I come across many people making the point that if we went to wind and solar, we would still have to keep coal plants online in times of no wind or sun. Denmark uses a lot of wind from off-shore turbines. Do they have gas-fired plants on standby? It is my understanding that coal plants have to keep running, it isn’t easy to just flip the switch to on, whereas gas cogen turbines are a bit more flexible.
Despite global advertising campaigns to the contrary, most of Denmark’s electrical energy does not come from wind. Oil and gas provide most of their energy, with coal on the decline but still in widespread use. Wind only supplies about 20 percent.
If they have a shortage of wind/solar electricity and no coal plants running to make up the difference, perhaps they could simply buy the electricity from a neighbouring country.
Exactly.

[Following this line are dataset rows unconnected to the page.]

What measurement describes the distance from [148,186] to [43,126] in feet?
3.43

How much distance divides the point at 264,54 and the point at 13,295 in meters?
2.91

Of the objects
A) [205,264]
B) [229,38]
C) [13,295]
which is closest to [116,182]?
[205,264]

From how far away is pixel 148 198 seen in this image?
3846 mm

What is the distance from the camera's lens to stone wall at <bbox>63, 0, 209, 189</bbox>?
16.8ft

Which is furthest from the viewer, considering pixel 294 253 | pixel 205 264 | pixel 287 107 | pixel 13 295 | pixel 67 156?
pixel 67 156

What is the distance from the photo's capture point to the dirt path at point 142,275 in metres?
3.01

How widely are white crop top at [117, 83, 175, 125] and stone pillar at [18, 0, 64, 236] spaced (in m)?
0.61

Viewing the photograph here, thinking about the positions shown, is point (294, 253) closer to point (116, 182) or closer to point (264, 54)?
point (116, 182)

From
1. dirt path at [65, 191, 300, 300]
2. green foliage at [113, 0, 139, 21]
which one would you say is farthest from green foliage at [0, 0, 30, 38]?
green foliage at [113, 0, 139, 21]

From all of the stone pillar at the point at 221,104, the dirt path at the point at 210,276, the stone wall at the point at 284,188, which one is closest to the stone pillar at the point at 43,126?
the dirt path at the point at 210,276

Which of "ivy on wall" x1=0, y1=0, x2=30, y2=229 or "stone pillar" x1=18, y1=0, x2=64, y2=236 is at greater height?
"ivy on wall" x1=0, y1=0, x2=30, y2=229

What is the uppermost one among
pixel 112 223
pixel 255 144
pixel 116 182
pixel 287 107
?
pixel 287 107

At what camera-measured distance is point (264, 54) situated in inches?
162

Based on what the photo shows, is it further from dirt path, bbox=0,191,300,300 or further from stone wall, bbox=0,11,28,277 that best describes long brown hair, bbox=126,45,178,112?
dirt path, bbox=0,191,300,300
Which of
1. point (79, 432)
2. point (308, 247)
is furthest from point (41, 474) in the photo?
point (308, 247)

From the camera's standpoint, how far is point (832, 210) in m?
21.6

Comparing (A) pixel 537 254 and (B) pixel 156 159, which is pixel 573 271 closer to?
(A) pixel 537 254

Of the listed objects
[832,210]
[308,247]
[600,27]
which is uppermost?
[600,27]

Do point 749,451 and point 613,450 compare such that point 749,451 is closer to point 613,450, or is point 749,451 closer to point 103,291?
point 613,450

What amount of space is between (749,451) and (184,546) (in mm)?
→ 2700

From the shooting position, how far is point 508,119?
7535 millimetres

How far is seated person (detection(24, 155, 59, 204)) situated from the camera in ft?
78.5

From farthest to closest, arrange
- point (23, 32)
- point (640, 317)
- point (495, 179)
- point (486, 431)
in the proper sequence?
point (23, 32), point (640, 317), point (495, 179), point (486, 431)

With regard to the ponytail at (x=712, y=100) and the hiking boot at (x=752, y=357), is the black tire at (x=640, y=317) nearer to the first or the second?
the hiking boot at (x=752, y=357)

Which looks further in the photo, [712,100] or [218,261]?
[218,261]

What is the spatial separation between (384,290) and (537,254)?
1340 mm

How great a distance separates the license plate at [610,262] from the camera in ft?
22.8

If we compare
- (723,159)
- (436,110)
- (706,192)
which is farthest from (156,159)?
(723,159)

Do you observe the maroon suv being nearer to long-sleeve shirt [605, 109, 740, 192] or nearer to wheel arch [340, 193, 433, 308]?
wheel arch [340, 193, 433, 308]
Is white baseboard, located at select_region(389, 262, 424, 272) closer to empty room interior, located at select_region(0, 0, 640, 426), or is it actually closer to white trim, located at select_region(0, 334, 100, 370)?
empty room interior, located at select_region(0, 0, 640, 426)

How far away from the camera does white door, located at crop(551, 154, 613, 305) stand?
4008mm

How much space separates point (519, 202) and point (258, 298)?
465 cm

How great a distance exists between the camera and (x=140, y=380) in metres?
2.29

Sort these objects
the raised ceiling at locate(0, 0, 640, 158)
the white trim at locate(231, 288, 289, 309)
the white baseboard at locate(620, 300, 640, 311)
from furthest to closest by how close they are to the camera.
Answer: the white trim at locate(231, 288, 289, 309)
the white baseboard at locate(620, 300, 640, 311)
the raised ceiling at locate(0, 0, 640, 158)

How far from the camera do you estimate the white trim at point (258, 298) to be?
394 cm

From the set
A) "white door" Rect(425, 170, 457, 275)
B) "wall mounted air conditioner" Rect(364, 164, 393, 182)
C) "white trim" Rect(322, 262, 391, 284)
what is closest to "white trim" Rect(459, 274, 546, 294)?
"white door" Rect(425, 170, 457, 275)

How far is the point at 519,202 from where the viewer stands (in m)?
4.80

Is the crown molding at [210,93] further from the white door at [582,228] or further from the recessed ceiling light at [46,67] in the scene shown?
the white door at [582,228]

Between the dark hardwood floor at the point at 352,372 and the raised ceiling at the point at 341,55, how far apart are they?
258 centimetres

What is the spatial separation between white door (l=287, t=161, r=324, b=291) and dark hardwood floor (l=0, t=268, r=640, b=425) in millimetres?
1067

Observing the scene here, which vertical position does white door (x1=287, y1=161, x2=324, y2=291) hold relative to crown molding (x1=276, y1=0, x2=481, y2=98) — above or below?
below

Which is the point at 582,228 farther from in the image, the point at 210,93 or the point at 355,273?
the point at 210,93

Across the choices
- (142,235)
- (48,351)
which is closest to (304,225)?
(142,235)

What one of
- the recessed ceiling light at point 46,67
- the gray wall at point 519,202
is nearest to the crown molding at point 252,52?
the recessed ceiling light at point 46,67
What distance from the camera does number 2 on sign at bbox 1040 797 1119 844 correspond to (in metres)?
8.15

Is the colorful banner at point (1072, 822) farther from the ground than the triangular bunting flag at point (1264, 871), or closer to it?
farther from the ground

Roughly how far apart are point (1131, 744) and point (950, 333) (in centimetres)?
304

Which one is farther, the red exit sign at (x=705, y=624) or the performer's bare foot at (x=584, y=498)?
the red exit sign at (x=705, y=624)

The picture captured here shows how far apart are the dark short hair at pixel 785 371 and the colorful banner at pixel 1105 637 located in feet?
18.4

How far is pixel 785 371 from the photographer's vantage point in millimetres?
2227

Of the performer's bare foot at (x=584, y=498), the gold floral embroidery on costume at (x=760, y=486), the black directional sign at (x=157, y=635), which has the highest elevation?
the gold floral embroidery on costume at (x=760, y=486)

The European power grid is pretty well integrated, and to address this very issue, including the construction of off-shore wind turbines and tidal power stations, a new power grid under the north sea has been proposed to balance the load and store power in Norwegian hydroelectric reservoirs.
The story goes that there’s big subsidies involved. Our government is under obligation to buy the windmill-owners electricity at a (high) fixed rate, even though it’s often produced at times when there’s low demand on the grid.
The government have to sell it at a loss, often to hydro-electric power-plants in our nordic neighbouring countries. They can store it by using it to pump water up into their reservoirs. When demands pick up, they open up the sluices and sell the power at a premium. If there were no such customers nearby, it would be even more expensive to the tax-payers.
Mind you I haven’t looked that deeply into this business, and I’ve mainly read it about in the same newspaper (Weekendavisen) which is one of the most respected in Denmark, but on certain issues is quite biased.
I don’t believe there are any hydro-electric plants in Norway capable of pumping water into their reservoirs. It’s possible Norwegian power companies buy cheap, subsidised energy and leave water in their reservoirs for sale at a more profitable time, but your source, or memory, or both don’t seem reliable enough that I’d bet on it being so without more evidence.
This site says that “water is conserved” in both Norway and Sweden when they get high levels of wind power output from Denmark.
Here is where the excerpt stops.